Two-stage total hepatectomy and liver transplantation has been reported for acute liver disease such as fulminant hepatic failure, primary graft failure, severe hepatic trauma, and spontaneous hepatic rupture secondary to hemolysis, elevated liver function tests, low platelets syndrome, and preeclampsia. This is the first report of patients with cirrhosis to undergo a 2-stage total hepatectomy and liver transplantation. From 1984 to 2002, our institution performed 2008 orthotopic liver transplantations. We identified 4 patients with chronic liver disease who underwent a 2-stage hepatectomy and liver transplantation. This is a retrospective review of these 4 patients and a review of the literature on this procedure.
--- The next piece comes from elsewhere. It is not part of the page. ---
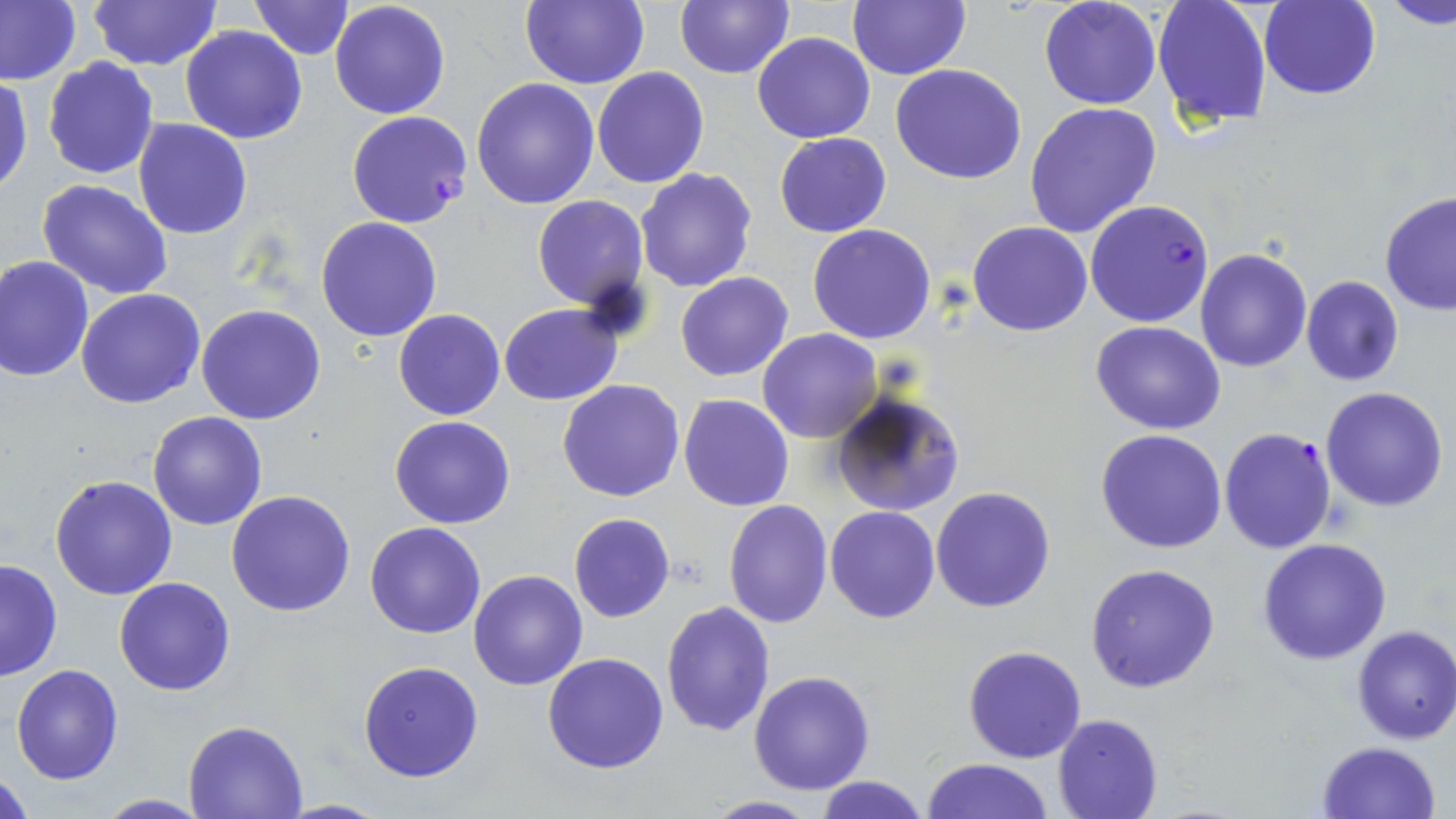
Approximate bounding boxes as named x1/y1/x2/y2 corners in pixels. Plasmodium falciparum-infected red blood cell locations: (x1=346, y1=110, x2=472, y2=228), (x1=1085, y1=199, x2=1214, y2=328), (x1=1219, y1=425, x2=1338, y2=555). Uninfected red blood cell locations: (x1=1, y1=0, x2=81, y2=87), (x1=88, y1=0, x2=222, y2=71), (x1=248, y1=0, x2=354, y2=60), (x1=520, y1=0, x2=649, y2=89), (x1=675, y1=0, x2=793, y2=79), (x1=848, y1=0, x2=970, y2=81), (x1=1039, y1=0, x2=1162, y2=110), (x1=1151, y1=0, x2=1272, y2=127), (x1=1379, y1=0, x2=1455, y2=28), (x1=330, y1=1, x2=451, y2=119), (x1=1259, y1=1, x2=1381, y2=100), (x1=180, y1=26, x2=308, y2=146), (x1=751, y1=31, x2=875, y2=144), (x1=42, y1=56, x2=158, y2=179), (x1=891, y1=64, x2=1026, y2=185), (x1=593, y1=67, x2=709, y2=188), (x1=0, y1=75, x2=32, y2=196), (x1=471, y1=78, x2=602, y2=210), (x1=1023, y1=101, x2=1163, y2=239), (x1=132, y1=118, x2=253, y2=239), (x1=774, y1=132, x2=891, y2=237), (x1=635, y1=168, x2=758, y2=293), (x1=37, y1=180, x2=174, y2=299), (x1=1380, y1=190, x2=1456, y2=317), (x1=531, y1=195, x2=648, y2=312), (x1=316, y1=217, x2=442, y2=341), (x1=968, y1=221, x2=1093, y2=336), (x1=807, y1=224, x2=936, y2=344), (x1=1194, y1=247, x2=1312, y2=372), (x1=0, y1=254, x2=96, y2=381), (x1=675, y1=271, x2=794, y2=381), (x1=1300, y1=275, x2=1404, y2=386), (x1=75, y1=289, x2=205, y2=409), (x1=499, y1=303, x2=623, y2=405), (x1=196, y1=304, x2=328, y2=426), (x1=394, y1=309, x2=505, y2=421), (x1=1091, y1=321, x2=1225, y2=436), (x1=758, y1=329, x2=882, y2=443), (x1=557, y1=378, x2=686, y2=503), (x1=1320, y1=386, x2=1450, y2=512), (x1=831, y1=391, x2=968, y2=517), (x1=678, y1=393, x2=794, y2=512), (x1=148, y1=411, x2=268, y2=530), (x1=391, y1=415, x2=514, y2=529), (x1=1095, y1=429, x2=1228, y2=553), (x1=49, y1=474, x2=178, y2=600), (x1=931, y1=486, x2=1055, y2=613), (x1=226, y1=489, x2=357, y2=616), (x1=723, y1=499, x2=832, y2=629), (x1=824, y1=505, x2=940, y2=623), (x1=569, y1=514, x2=675, y2=622), (x1=365, y1=521, x2=487, y2=638), (x1=1256, y1=536, x2=1392, y2=664), (x1=0, y1=557, x2=62, y2=683), (x1=1085, y1=563, x2=1221, y2=693), (x1=468, y1=569, x2=587, y2=690), (x1=114, y1=577, x2=237, y2=695), (x1=661, y1=601, x2=777, y2=738), (x1=1349, y1=625, x2=1456, y2=744), (x1=963, y1=645, x2=1087, y2=764), (x1=542, y1=652, x2=670, y2=773), (x1=357, y1=660, x2=484, y2=782), (x1=11, y1=664, x2=124, y2=784), (x1=748, y1=670, x2=875, y2=794), (x1=1053, y1=713, x2=1162, y2=819), (x1=183, y1=718, x2=309, y2=818), (x1=1315, y1=741, x2=1442, y2=819), (x1=923, y1=758, x2=1053, y2=818), (x1=1, y1=768, x2=32, y2=818), (x1=812, y1=777, x2=931, y2=819), (x1=94, y1=794, x2=213, y2=817), (x1=697, y1=795, x2=824, y2=817), (x1=276, y1=798, x2=392, y2=817). Slide-level diagnosis: Plasmodium falciparum. May-Grünwald-Giemsa-stained preparation. Image is 1456×819 pixels. Thin blood smear. Optical microscopy. Captured at 1000x magnification. Single field of view.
All 4 patients were young men with an age range of 29–31 years and had underlying cirrhosis as well as a previous transjugular intrahepatic portosystemic shunt (TIPS)procedure. Acute decompensation fulfilling Ringes' criteria for toxic liver syndrome secondary to an upper gastrointestinal bleed occurred in all patients. The approximate average time between hepatectomy and liver transplantation was 20 hours (range: 8–42 hours). In all cases, the explanted liver showed histological changes of acute hepatic necrosis within the background of cirrhosis. After hepatectomy, vasopressor requirements were well documented in 2 patients. For 1 patient, there was a clear improvement in their hemodynamic status. The mean hospital stay of the 4 patients was 63 days. All patients were discharged from the hospital and are alive and well with adequate liver function at 6 to 37 months follow-up. Two-stage total hepatectomy and liver transplantation may be a life-saving procedure in highly selected cirrhotic patients with acute hepatic decompensation and multiorgan dysfunction. (Liver Transpl 2004;10:564–570.)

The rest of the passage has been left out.